Tasks to complete.
1 - In the forum thread about NTL cabling, what have KalEl's parents received in exchange for allowing an underground wire through their property?
2 - Copy word for word the part of the forum thread about NTL cabling starting with "I would expect that they" and going on through "have it removed.".
3 - In the forum thread about NTL cabling, rewrite the paragraph beginning "I would expect that they would need permission" as a short bulleted list that keeps its main points.

Selected passage.
(begin)

# Use of my house by NTL for their cable



## noilh (21 Jun 2007)

I''ve just returned home to find several men in my garden with cable and ladder hammering on my house.  The men were Polish I think and were unable to explain what they were doing and why. Eventually they located a English speaking person who explained that it was NTL renewing the cable.   Now I don't have cable TV and have no interest in it and am wondering if it would be possible to have NTL compensate me financially for allowing them to route their cable along my house.  Any legal eagles out there might let me know if I might be able to profit in some way from being so accommodating to NTL?


----------



## GeneralZod (21 Jun 2007)

If I arrived back and found someone hammering my property military operations against former warsaw pact forces would commence. 

NTL wanted to put a cable through my parents garden a decade or so ago. They made them remove some temporary cabling across the road and put it underground. 

AFAIK they have no right of way through anyones property.


----------



## z108 (21 Jun 2007)

was this your front or back garden ? did they install something which wasnt there before or did they simply replace a cable which had always been there?


----------



## ClubMan (21 Jun 2007)

I would expect that they would need permission to enter your property and attach cables to it. I doubt that you would be able to profit from it but I would expect that you could object and have it removed.


----------



## z108 (21 Jun 2007)

You could also remove it yourself or you could have called the Guards at the time.


----------



## KalEl (21 Jun 2007)

My folks have received free NTL forever in exchange for allowing an underground wire through their property


----------



## noilh (21 Jun 2007)

(end)

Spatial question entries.
(begin)

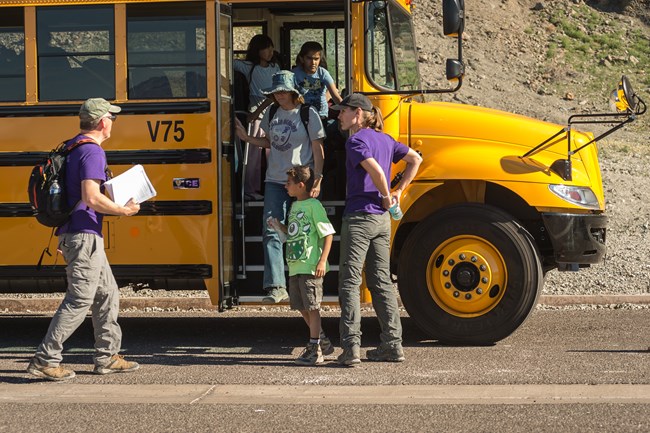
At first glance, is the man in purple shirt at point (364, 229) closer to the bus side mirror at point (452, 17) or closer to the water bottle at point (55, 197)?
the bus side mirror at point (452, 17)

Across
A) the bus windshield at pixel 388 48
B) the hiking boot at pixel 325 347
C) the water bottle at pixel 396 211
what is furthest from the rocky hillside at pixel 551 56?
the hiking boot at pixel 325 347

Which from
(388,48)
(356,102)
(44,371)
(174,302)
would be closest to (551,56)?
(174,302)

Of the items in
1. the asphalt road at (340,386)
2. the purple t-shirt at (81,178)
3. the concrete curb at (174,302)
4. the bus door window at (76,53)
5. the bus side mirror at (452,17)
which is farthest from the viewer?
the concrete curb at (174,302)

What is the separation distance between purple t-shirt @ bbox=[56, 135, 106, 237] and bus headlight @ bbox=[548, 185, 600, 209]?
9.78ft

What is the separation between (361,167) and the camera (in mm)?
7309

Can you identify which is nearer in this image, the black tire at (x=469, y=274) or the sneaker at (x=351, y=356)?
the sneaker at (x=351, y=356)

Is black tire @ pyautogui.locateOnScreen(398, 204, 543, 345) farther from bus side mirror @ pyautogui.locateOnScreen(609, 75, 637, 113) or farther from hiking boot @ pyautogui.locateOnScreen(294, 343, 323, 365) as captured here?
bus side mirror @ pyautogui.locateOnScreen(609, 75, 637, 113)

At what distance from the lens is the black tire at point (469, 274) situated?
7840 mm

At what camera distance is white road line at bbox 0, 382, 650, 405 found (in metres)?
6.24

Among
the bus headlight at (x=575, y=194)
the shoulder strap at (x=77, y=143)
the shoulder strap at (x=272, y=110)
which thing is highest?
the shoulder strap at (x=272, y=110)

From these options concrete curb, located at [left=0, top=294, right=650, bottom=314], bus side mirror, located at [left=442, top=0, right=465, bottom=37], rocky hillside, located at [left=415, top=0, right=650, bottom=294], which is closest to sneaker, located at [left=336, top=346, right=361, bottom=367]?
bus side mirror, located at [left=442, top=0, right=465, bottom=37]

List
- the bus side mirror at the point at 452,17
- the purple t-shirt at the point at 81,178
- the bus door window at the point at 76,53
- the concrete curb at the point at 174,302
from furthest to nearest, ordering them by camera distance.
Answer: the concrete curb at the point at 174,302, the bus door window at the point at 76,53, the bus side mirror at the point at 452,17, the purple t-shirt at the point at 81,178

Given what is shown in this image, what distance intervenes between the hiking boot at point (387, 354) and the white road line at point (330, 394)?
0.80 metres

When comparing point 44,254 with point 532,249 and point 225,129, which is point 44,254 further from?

(end)

Solved tasks.
1 - They have received free NTL forever.

2 -
I would expect that they would need permission to enter your property and attach cables to it. I doubt that you would be able to profit from it but I would expect that you could object and have it removed.

3 -
- NTL would likely need permission to enter the property and attach cables to it.
- Profiting from it seems doubtful.
- Objecting and having the cables removed should be possible.